• [TASK INSTRUCTIONS]: Reproduce the passage on COM registration from "The InprocServer32 describes" up to and including "from .NET framework).", swapping "mscoree.dll" for "runtime shim DLL".

The InprocServer32 describes how the class component may be activated and where it is located on the computer. There are also some .NET specific data included. Normally, a C++ COM registration might have the default value pointing to the its own DLL. However, because we are doing COM interop, we need to point to the mscoree.dll instead, and additionally pass some of the data to be used by .NET for activating the COM-visible object. This is why we have 4 additional attributes whereas COM itself technically requires only the default value (the DLL name) and the ThreadingModel. Those 4 additional attributes are then used by the COM interop to locate the class within the .NET assembly, and use the correct CLR runtime (keep in mind CLR version is different from .NET framework).

Note that there is no such thing as InProcServer64; on 64-bit systems, we use the registry virtualization to distinguish between 32-bit and 64-bit version of class which in the case of COM interop is somehow irrelevant because we use Any CPU so the Assembly value will remain the same in both 64-bit and 32-bit path. There is a InProcServer which is used for 16-bit process and is not used by us.

Version-specific InprocServer32

Generic form:

...\CLSID\{<CLSID>}\InprocServer32\<Version>
<same keys as non-version-specific InProcServer32>

Example:

...\CLSID\{69E194DA-43F0-3B33-B105-9B8188A6F040}\InprocServer32\2.1.6642.37961
"Class"="Rubberduck.UnitTesting.AssertClass"
"Assembly"="Rubberduck, Version=2.1.6642.37961, Culture=neutral, PublicKeyToken=null"
"RuntimeVersion"="v4.0.30319"
"CodeBase"="C:\GitHub\Rubberduck\Rubberduck.Deployment\bin\Debug\Rubberduck.dll"

• [DATA SECTION]:

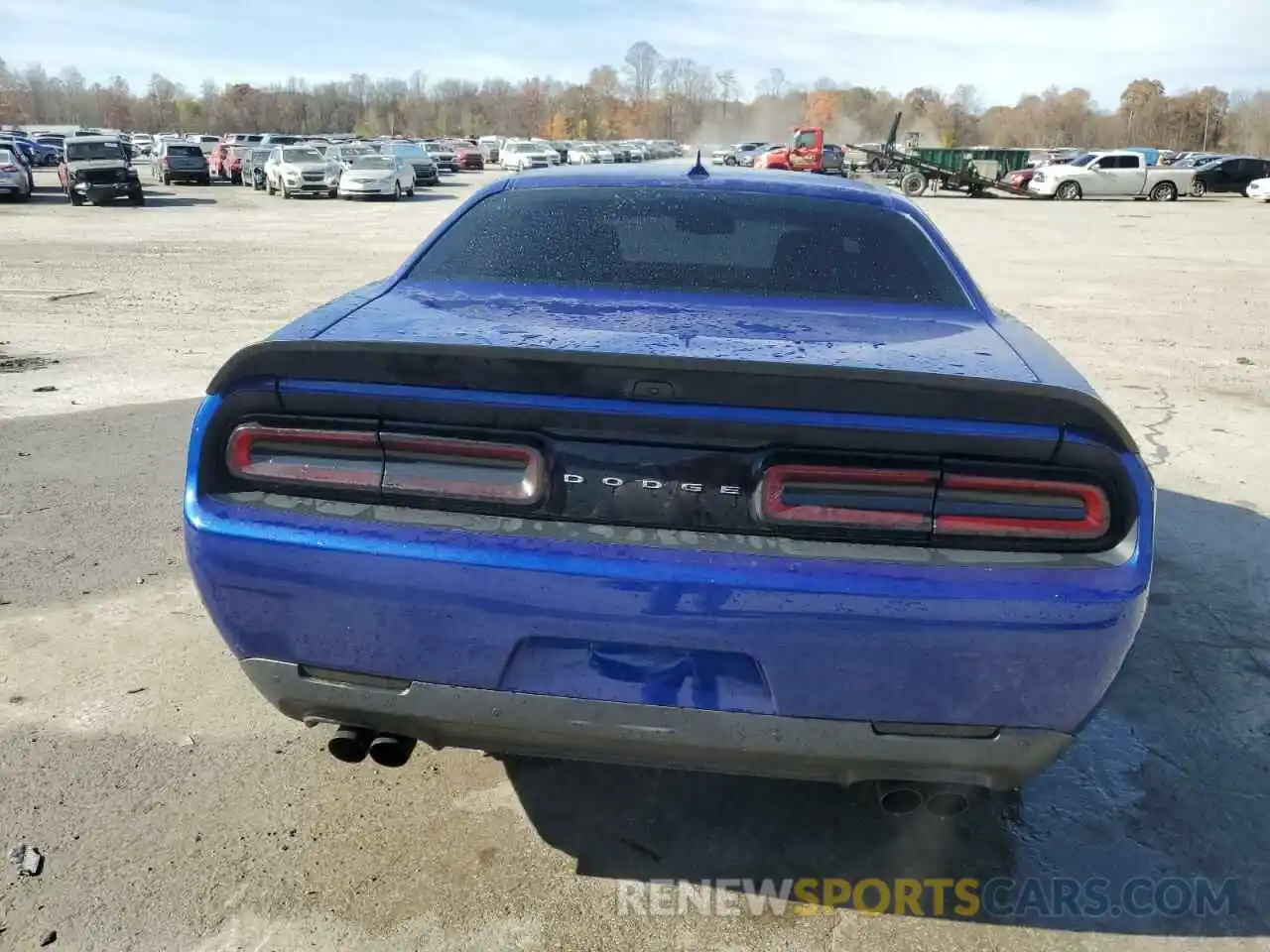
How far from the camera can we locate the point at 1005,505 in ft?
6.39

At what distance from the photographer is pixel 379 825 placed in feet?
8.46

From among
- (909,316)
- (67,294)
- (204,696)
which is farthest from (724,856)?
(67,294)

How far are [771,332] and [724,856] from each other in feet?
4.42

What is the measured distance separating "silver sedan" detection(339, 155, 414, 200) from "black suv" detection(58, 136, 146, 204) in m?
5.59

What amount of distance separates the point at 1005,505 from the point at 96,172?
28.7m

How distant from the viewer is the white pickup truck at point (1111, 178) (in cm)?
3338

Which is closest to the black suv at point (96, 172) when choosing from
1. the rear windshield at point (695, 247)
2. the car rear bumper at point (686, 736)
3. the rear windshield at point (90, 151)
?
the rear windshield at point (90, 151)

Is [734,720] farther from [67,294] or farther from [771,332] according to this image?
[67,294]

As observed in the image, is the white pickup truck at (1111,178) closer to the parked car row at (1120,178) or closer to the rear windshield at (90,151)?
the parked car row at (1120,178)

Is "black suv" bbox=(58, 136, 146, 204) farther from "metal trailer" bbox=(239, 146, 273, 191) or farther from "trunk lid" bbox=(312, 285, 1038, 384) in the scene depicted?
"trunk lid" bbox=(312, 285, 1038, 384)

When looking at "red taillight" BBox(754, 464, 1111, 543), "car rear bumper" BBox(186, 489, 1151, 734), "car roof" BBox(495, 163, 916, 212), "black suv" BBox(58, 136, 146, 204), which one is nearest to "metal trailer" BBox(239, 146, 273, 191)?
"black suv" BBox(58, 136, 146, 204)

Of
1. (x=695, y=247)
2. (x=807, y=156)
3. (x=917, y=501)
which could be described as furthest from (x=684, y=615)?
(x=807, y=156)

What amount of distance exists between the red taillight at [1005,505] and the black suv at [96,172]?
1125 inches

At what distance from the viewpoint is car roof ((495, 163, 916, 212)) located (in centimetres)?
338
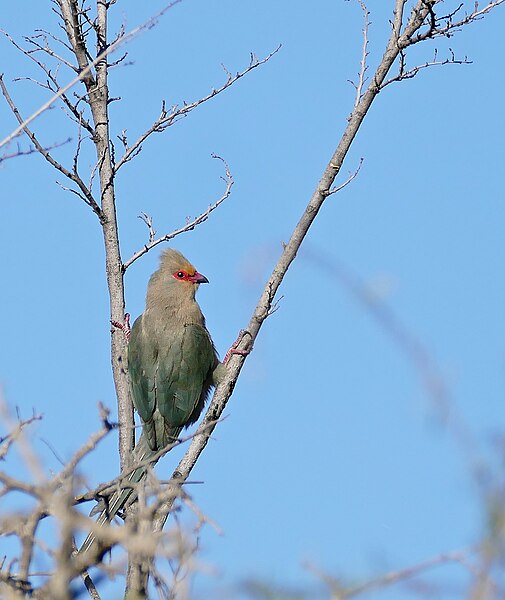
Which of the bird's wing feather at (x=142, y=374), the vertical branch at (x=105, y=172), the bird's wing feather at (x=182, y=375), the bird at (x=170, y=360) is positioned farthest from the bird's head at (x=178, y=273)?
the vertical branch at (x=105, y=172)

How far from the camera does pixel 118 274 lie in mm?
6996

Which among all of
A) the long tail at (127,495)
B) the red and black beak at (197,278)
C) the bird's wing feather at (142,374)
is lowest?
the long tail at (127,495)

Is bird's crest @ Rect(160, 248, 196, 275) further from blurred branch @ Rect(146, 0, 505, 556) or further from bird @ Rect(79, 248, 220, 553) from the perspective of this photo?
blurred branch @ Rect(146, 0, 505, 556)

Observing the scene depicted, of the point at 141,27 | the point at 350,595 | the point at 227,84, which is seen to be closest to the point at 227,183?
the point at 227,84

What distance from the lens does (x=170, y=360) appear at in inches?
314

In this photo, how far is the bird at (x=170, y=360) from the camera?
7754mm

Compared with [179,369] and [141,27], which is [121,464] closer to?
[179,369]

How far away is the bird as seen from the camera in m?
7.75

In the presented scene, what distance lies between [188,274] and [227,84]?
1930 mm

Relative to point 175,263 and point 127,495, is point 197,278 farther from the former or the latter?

...

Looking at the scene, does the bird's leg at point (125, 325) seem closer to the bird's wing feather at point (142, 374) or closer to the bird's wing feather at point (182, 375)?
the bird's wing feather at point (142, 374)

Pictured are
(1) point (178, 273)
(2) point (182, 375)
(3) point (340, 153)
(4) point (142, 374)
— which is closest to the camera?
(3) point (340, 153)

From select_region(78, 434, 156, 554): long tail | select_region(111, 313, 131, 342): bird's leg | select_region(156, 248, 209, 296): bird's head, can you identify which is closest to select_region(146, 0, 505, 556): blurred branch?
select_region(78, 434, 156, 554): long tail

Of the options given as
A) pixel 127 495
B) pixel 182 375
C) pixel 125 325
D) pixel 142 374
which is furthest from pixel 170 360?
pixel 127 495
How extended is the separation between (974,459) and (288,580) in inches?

• [EXERCISE RESPONSE]:
The InprocServer32 describes how the class component may be activated and where it is located on the computer. There are also some .NET specific data included. Normally, a C++ COM registration might have the default value pointing to the its own DLL. However, because we are doing COM interop, we need to point to the runtime shim DLL instead, and additionally pass some of the data to be used by .NET for activating the COM-visible object. This is why we have 4 additional attributes whereas COM itself technically requires only the default value (the DLL name) and the ThreadingModel. Those 4 additional attributes are then used by the COM interop to locate the class within the .NET assembly, and use the correct CLR runtime (keep in mind CLR version is different from .NET framework).